▶ _DATA SEGMENT_:
*** Block opens ***

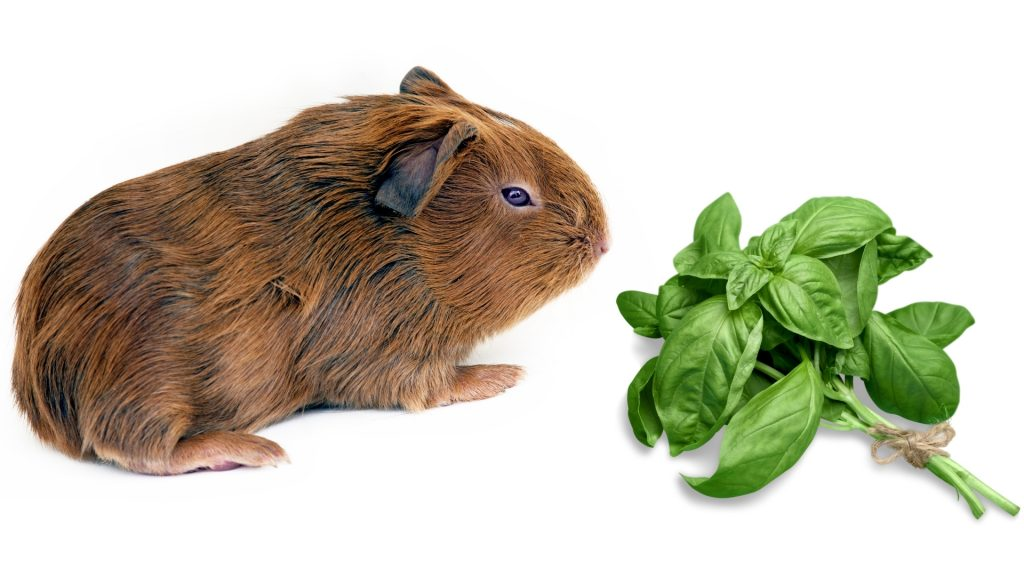 More Information About Guinea Pigs and Basil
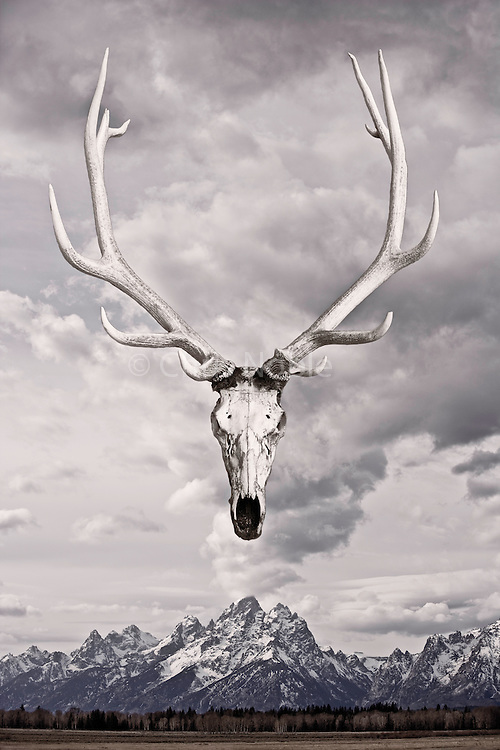 An elk skull floats above the Tetons in Grand Teton National Park, Wyoming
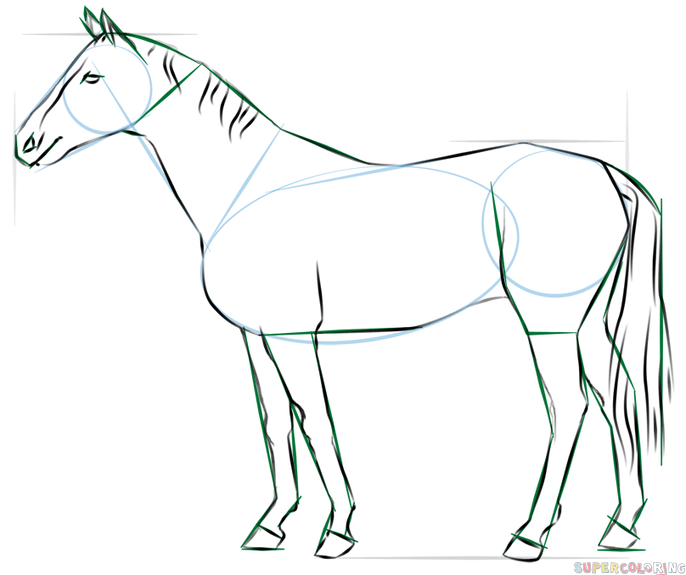How to draw a realistic horse standing step by step drawing tutorials for kids and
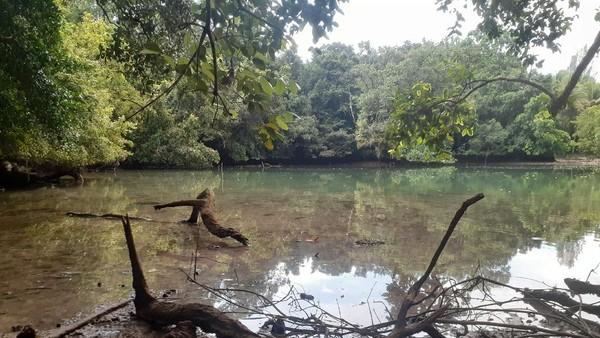 Telaga Mambekora terletak di bagian barat daya Pulau Kapotar. Telaga ini berair asin tapi jernih. Di telaga ini hidup spesies endemik. Warga lokal menyebutnya sebagai kerang tatoiri. (Hari Suroto/Istimewa)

*** Block closes ***

▶ _BRIEF_: Reproduce verbatim every line starting at the line that holds "How to draw" and ending with the final line of the data; omit the pictures.

▶ _ANSWER FOR THIS EXERCISE_:
How to draw a realistic horse standing step by step drawing tutorials for kids and
 Telaga Mambekora terletak di bagian barat daya Pulau Kapotar. Telaga ini berair asin tapi jernih. Di telaga ini hidup spesies endemik. Warga lokal menyebutnya sebagai kerang tatoiri. (Hari Suroto/Istimewa)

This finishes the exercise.